Provided text START

The promenade is lined with food hawkers, the air thick with the smell
of the day's catch laid out for sale on tables, octopus strung from trees
to dry.
This week the seafront is particularly busy. Old men and women wearing
a mixture of formal clothing, traditional dress and tribal head pieces
have formed in large groups to drink an intoxicating home brew under
tarpaulins slung low among the trees.
They are in high spirits, gathering in groups to beat drums and dance
with swords unsheathed.
The revellers have come in from the hills to celebrate the second
anniversary of East Timor's resumption of nationhood.
They inhabit a free but rapidly changing world, and reminders of the
looting rampage that accompanied the Indonesian withdrawal are everywhere.
Dozens of city buildings remain burnt-out shells, skeletons of concrete
of which a corner may be used to hawk cigarettes and bottled water.
Military vehicles and four-wheel-drives splashed with United Nations
motifs still rumble through the chaotic maze of one-way streets but,
increasingly, they are being outnumbered by modern four-cylinder cars
dumped in Dili as used goods by East Timor's Asian neighbours.
Driving is neither licensed nor policed, but it can't be far off. East
Timor is in transition.
It is too early to confidently predict the outcome, but the Government
believes it has avoided the pitfalls encountered by many former colonies
trying to move to self-reliance.
Despite the political rhetoric over negotiations with Australia on the
future of Timor Sea oil revenues, the Dili administration is not banking
on oil alone to save it. It is attempting to build -- from almost nothing
-- a multi-layered economy with a target of full food self-sufficiency
within a decade, foreign investment partners who will bring processing
industries to create employment, and financial discipline in public
expenditure.

Provided text END
Given information START

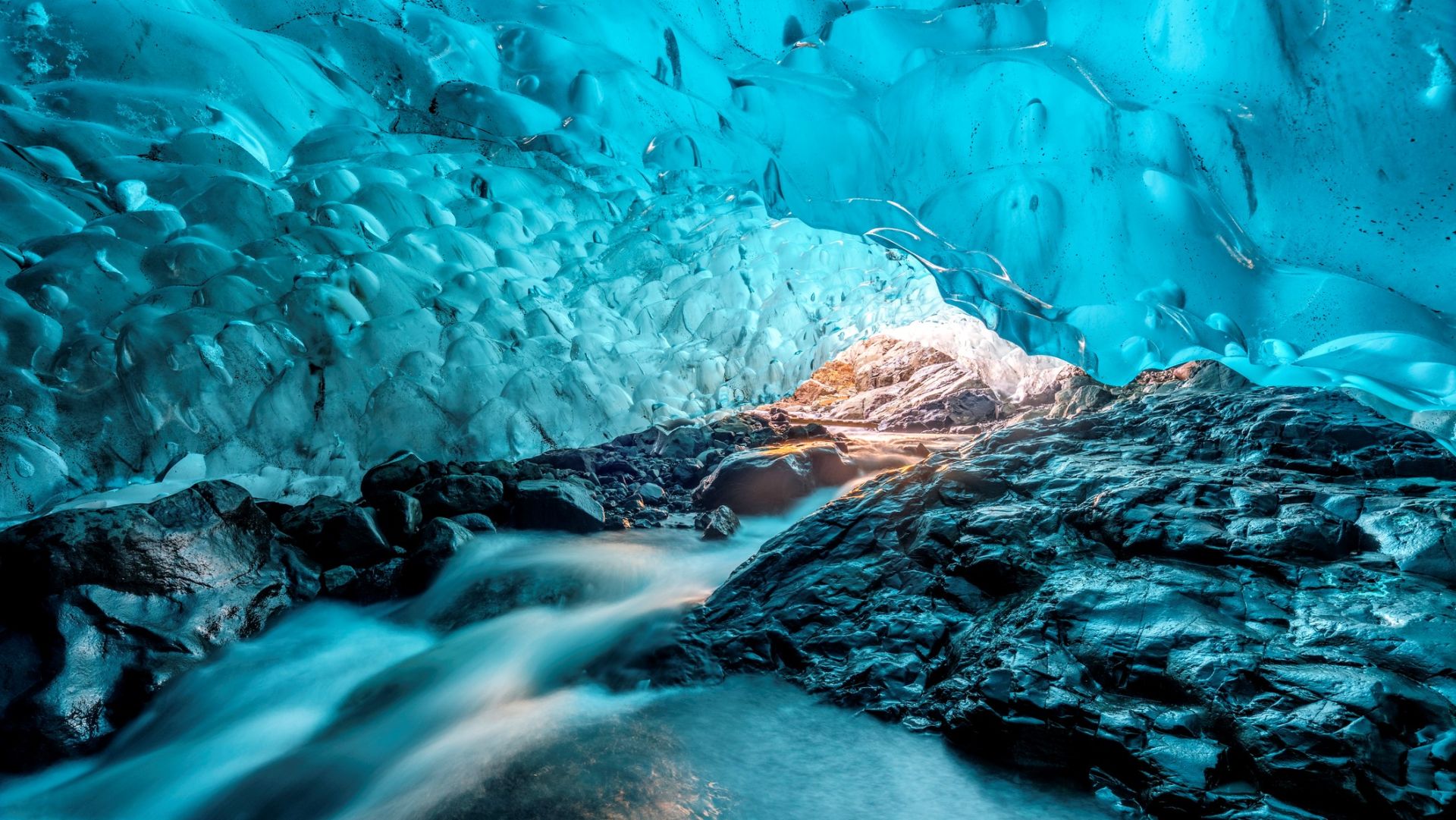 <p>                     Vatnajokull glacier is the second-largest glacier in Europe. It covers 3,130 square miles (8,100 square kilometers) — 8% of Iceland's landmass — according to the travel website Guide to Iceland.                    </p>                                      <p>                     The monumental glacier is over 3,000 feet (900 m) deep in some places and conceals several active volcanoes below its surface, the most famous being Grímsvötn, Öræfajökull and Bárðarbunga. Geologists believe volcanic eruptions from this region are overdue and that we could therefore see significant activity within the next 50 years.                    </p>                                      <p>                     Vatnajökull is also home to enchanting ice caves like the one pictured above, with glacier and ice cave tours available during the winter months.                    </p>                                      <p>                     The glacier is shrinking year by year due to warming global temperatures; its thickness has decreased on average by about 3 feet (0.9 m) per year for the past 15 years.                    </p>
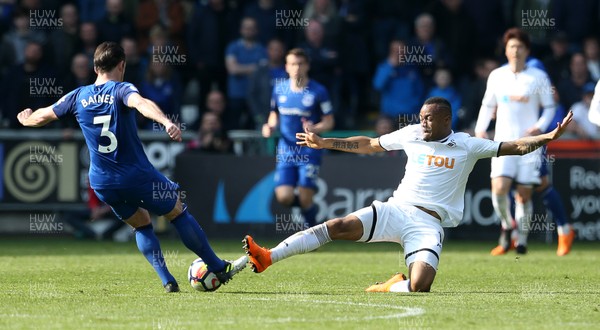 140418 - Swansea City v Everton - Premier League - Leighton Baines of Everton is tackled by Jordan Ayew of Swansea who is given a yellow card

Given information END

◆ Exercise objective ◆
Set down the whole Dili seafront text again, word for word. The material was taken from a separate source.

◆ Exercise response ◆
The promenade is lined with food hawkers, the air thick with the smell
of the day's catch laid out for sale on tables, octopus strung from trees
to dry.
This week the seafront is particularly busy. Old men and women wearing
a mixture of formal clothing, traditional dress and tribal head pieces
have formed in large groups to drink an intoxicating home brew under
tarpaulins slung low among the trees.
They are in high spirits, gathering in groups to beat drums and dance
with swords unsheathed.
The revellers have come in from the hills to celebrate the second
anniversary of East Timor's resumption of nationhood.
They inhabit a free but rapidly changing world, and reminders of the
looting rampage that accompanied the Indonesian withdrawal are everywhere.
Dozens of city buildings remain burnt-out shells, skeletons of concrete
of which a corner may be used to hawk cigarettes and bottled water.
Military vehicles and four-wheel-drives splashed with United Nations
motifs still rumble through the chaotic maze of one-way streets but,
increasingly, they are being outnumbered by modern four-cylinder cars
dumped in Dili as used goods by East Timor's Asian neighbours.
Driving is neither licensed nor policed, but it can't be far off. East
Timor is in transition.
It is too early to confidently predict the outcome, but the Government
believes it has avoided the pitfalls encountered by many former colonies
trying to move to self-reliance.
Despite the political rhetoric over negotiations with Australia on the
future of Timor Sea oil revenues, the Dili administration is not banking
on oil alone to save it. It is attempting to build -- from almost nothing
-- a multi-layered economy with a target of full food self-sufficiency
within a decade, foreign investment partners who will bring processing
industries to create employment, and financial discipline in public
expenditure.